PROBLEM REQUIREMENTS >> Output only the stretch of the listing that starts at the line containing "common name: bird" and ends at the line containing "category: flying squirrel sp.", reproduced exactly with both ends.

-=-=-=-=-

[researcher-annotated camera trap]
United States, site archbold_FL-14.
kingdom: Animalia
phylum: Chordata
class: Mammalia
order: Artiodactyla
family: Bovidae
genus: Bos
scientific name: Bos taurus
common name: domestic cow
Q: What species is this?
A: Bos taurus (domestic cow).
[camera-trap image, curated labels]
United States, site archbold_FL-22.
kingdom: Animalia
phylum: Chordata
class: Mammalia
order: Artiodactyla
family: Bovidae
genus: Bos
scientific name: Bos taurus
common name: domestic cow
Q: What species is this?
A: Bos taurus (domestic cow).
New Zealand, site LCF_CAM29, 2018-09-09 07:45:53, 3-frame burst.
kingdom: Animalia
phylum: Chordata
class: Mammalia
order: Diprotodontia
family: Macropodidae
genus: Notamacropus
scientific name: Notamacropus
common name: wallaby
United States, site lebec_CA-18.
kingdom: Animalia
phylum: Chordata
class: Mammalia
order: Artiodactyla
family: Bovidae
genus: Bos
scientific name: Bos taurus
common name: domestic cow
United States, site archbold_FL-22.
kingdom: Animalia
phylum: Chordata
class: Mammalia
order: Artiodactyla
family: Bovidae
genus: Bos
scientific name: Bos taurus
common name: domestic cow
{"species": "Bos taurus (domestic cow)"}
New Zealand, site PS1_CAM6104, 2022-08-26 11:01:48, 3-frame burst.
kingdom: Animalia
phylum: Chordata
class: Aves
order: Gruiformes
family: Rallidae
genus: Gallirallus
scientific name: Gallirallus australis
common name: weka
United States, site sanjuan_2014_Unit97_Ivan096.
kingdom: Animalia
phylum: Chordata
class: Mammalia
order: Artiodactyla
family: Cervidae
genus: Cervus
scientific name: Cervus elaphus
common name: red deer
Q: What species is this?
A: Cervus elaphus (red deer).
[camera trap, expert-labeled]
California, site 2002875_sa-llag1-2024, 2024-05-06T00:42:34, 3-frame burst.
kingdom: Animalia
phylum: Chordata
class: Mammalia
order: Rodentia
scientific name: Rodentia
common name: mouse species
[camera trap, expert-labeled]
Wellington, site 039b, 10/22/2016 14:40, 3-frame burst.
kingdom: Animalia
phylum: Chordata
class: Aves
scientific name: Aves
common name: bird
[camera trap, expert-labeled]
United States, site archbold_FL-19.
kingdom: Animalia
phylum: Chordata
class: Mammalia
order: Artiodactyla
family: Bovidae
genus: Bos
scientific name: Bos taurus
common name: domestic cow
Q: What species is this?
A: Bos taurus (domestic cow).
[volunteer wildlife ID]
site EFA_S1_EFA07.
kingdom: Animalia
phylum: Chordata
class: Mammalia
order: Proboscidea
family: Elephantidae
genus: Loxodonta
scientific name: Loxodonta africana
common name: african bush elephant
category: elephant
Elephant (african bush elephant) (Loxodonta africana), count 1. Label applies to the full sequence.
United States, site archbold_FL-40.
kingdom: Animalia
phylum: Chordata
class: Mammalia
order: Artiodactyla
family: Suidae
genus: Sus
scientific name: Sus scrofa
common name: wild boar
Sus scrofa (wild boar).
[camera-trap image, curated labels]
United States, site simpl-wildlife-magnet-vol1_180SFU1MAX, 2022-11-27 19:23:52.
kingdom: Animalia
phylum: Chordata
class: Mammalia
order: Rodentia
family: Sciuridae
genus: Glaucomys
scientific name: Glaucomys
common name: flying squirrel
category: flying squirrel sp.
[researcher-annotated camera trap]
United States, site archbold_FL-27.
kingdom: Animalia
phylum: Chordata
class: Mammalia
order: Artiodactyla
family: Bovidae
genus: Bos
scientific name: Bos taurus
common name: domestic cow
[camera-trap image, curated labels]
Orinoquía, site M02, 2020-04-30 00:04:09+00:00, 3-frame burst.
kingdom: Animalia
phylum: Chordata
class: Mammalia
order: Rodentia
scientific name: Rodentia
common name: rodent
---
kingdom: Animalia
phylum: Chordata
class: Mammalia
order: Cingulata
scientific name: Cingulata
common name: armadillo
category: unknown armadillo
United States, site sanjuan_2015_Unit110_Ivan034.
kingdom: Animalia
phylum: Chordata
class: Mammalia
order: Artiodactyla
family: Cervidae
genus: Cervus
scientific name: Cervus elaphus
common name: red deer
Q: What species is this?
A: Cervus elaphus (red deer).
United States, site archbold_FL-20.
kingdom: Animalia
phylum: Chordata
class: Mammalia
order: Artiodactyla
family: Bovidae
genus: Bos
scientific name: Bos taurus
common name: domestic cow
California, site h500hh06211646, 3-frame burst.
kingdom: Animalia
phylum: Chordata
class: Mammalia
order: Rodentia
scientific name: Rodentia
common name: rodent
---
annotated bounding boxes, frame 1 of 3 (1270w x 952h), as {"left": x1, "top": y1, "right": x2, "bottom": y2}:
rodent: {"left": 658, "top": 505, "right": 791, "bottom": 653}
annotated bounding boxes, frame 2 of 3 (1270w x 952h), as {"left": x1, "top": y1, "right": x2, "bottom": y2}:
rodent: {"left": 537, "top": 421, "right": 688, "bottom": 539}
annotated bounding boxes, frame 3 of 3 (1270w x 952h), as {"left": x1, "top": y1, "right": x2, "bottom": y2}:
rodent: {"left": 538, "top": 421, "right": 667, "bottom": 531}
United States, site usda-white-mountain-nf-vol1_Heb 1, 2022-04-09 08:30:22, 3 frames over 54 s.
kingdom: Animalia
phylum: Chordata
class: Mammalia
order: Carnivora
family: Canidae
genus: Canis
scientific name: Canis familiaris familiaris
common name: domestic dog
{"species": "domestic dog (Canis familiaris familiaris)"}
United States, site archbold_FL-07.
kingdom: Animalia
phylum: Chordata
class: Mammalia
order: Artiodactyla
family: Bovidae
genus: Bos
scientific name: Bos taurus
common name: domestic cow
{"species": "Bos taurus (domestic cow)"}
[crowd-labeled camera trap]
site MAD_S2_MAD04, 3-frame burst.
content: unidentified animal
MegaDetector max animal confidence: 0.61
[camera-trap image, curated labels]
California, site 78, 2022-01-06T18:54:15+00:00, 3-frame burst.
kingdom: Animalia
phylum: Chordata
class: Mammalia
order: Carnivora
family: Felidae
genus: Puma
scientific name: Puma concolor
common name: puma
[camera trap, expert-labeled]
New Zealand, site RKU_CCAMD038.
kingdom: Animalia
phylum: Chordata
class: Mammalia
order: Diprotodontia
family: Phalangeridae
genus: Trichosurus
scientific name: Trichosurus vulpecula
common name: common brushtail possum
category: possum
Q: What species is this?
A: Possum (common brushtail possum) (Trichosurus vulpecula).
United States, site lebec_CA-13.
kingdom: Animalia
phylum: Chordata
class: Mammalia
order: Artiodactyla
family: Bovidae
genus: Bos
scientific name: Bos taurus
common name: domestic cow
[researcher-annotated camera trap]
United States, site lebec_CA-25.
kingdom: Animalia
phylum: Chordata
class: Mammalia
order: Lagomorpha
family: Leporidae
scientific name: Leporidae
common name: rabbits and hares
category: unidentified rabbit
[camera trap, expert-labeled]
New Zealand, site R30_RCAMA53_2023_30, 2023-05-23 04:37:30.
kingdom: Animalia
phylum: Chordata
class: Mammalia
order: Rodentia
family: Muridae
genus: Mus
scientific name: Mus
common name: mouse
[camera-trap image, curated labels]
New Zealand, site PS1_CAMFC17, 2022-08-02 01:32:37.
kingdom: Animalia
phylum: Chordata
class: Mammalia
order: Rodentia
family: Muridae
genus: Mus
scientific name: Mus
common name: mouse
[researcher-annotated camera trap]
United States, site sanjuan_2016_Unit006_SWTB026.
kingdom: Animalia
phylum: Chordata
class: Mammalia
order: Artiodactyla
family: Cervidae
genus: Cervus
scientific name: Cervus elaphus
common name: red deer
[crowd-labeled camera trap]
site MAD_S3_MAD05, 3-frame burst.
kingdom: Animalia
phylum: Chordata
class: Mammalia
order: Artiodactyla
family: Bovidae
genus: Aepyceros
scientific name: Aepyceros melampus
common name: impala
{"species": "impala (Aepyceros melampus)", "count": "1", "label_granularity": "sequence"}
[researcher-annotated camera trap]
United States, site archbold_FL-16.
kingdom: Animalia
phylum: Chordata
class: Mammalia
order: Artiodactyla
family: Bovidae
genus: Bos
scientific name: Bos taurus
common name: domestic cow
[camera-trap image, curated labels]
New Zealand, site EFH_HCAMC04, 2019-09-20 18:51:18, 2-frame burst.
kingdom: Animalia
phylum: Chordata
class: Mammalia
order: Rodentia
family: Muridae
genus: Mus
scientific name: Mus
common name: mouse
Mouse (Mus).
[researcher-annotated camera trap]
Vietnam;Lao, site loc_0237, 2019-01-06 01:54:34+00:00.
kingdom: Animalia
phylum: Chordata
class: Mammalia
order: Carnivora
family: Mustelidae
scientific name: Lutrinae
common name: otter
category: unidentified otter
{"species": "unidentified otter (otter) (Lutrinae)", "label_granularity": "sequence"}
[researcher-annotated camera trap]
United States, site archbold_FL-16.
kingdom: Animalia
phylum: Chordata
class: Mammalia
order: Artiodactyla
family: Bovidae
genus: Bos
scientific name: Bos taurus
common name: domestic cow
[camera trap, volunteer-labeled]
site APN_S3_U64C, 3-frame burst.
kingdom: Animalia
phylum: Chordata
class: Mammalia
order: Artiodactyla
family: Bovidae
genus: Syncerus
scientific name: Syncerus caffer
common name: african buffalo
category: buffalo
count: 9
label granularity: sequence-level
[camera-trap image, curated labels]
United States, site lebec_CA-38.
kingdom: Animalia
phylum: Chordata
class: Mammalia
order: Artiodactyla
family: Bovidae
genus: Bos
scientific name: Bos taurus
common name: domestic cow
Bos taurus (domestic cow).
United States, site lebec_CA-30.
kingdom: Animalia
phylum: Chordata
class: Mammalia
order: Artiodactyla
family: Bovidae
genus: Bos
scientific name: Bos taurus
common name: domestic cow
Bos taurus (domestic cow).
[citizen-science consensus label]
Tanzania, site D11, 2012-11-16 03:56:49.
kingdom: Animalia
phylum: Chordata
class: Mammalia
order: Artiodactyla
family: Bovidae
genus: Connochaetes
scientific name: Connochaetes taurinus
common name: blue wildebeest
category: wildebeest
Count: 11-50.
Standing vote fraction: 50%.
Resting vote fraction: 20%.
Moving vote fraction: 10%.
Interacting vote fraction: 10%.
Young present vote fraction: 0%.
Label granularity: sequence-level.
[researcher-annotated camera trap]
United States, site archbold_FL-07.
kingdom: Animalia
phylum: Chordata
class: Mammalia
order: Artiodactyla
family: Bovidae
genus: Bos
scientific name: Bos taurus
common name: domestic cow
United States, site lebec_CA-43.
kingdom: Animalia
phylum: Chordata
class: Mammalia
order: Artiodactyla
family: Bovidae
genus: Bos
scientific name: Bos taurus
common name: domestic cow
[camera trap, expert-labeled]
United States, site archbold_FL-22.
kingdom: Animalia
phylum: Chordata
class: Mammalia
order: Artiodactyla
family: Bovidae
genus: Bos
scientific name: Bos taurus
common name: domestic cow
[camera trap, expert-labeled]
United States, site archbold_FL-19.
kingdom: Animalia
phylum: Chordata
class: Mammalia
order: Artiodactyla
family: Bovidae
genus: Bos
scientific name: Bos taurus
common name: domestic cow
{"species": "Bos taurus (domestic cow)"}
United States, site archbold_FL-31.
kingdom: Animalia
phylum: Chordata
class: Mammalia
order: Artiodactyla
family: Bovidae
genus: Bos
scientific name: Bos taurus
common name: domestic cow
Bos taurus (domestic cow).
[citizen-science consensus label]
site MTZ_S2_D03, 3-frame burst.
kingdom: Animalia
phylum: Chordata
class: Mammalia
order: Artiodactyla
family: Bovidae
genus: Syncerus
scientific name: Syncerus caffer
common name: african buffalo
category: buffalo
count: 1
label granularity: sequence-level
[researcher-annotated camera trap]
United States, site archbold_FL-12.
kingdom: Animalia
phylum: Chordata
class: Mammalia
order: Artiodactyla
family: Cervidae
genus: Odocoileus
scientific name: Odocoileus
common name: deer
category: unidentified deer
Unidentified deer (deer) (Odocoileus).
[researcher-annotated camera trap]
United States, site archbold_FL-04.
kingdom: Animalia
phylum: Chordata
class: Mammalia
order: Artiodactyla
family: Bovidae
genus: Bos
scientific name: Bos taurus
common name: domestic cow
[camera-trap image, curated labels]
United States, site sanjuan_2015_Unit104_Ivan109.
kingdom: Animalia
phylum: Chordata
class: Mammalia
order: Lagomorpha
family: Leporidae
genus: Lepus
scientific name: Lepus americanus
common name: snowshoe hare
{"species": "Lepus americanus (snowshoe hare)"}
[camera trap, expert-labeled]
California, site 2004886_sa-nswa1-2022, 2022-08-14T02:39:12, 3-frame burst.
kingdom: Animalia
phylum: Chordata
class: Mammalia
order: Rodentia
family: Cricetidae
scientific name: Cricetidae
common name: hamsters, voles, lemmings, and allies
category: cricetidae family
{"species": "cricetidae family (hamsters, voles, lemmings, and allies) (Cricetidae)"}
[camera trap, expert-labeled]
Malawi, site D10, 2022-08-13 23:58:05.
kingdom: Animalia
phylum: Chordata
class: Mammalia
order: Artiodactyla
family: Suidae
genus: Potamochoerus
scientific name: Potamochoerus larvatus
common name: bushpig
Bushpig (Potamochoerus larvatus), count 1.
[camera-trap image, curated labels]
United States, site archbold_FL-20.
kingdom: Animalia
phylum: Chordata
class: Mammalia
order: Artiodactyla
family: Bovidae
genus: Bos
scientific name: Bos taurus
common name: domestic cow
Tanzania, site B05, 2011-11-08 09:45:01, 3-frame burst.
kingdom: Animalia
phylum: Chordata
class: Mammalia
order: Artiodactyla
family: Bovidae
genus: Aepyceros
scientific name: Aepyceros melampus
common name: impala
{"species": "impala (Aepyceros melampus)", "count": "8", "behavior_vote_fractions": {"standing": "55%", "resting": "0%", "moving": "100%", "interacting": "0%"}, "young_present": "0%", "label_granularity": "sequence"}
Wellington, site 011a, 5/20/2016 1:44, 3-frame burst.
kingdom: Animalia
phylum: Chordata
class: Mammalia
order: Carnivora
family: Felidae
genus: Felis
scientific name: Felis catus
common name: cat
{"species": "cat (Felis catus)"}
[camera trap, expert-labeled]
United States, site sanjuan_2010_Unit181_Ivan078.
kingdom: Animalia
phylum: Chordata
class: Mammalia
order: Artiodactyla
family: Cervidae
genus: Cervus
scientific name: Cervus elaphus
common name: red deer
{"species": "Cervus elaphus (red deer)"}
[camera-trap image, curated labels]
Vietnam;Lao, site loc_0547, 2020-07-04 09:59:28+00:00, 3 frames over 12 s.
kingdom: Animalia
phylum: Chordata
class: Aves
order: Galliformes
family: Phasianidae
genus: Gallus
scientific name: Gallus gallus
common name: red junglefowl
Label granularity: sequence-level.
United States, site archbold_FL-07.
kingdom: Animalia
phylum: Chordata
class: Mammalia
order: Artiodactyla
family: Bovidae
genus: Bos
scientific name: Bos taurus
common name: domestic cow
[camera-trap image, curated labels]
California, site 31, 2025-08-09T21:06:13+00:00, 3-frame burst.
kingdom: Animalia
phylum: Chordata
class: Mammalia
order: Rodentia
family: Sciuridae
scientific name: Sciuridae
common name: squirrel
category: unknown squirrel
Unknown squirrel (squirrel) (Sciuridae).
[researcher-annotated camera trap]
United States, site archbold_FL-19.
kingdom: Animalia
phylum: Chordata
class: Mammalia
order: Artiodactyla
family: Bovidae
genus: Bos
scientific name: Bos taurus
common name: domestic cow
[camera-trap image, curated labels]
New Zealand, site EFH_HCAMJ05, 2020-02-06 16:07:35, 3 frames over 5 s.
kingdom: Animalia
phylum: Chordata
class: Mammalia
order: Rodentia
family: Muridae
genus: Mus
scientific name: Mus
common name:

-=-=-=-=-

EXPECTED ANSWER >>
common name: bird
[camera trap, expert-labeled]
United States, site archbold_FL-19.
kingdom: Animalia
phylum: Chordata
class: Mammalia
order: Artiodactyla
family: Bovidae
genus: Bos
scientific name: Bos taurus
common name: domestic cow
Q: What species is this?
A: Bos taurus (domestic cow).
[volunteer wildlife ID]
site EFA_S1_EFA07.
kingdom: Animalia
phylum: Chordata
class: Mammalia
order: Proboscidea
family: Elephantidae
genus: Loxodonta
scientific name: Loxodonta africana
common name: african bush elephant
category: elephant
Elephant (african bush elephant) (Loxodonta africana), count 1. Label applies to the full sequence.
United States, site archbold_FL-40.
kingdom: Animalia
phylum: Chordata
class: Mammalia
order: Artiodactyla
family: Suidae
genus: Sus
scientific name: Sus scrofa
common name: wild boar
Sus scrofa (wild boar).
[camera-trap image, curated labels]
United States, site simpl-wildlife-magnet-vol1_180SFU1MAX, 2022-11-27 19:23:52.
kingdom: Animalia
phylum: Chordata
class: Mammalia
order: Rodentia
family: Sciuridae
genus: Glaucomys
scientific name: Glaucomys
common name: flying squirrel
category: flying squirrel sp.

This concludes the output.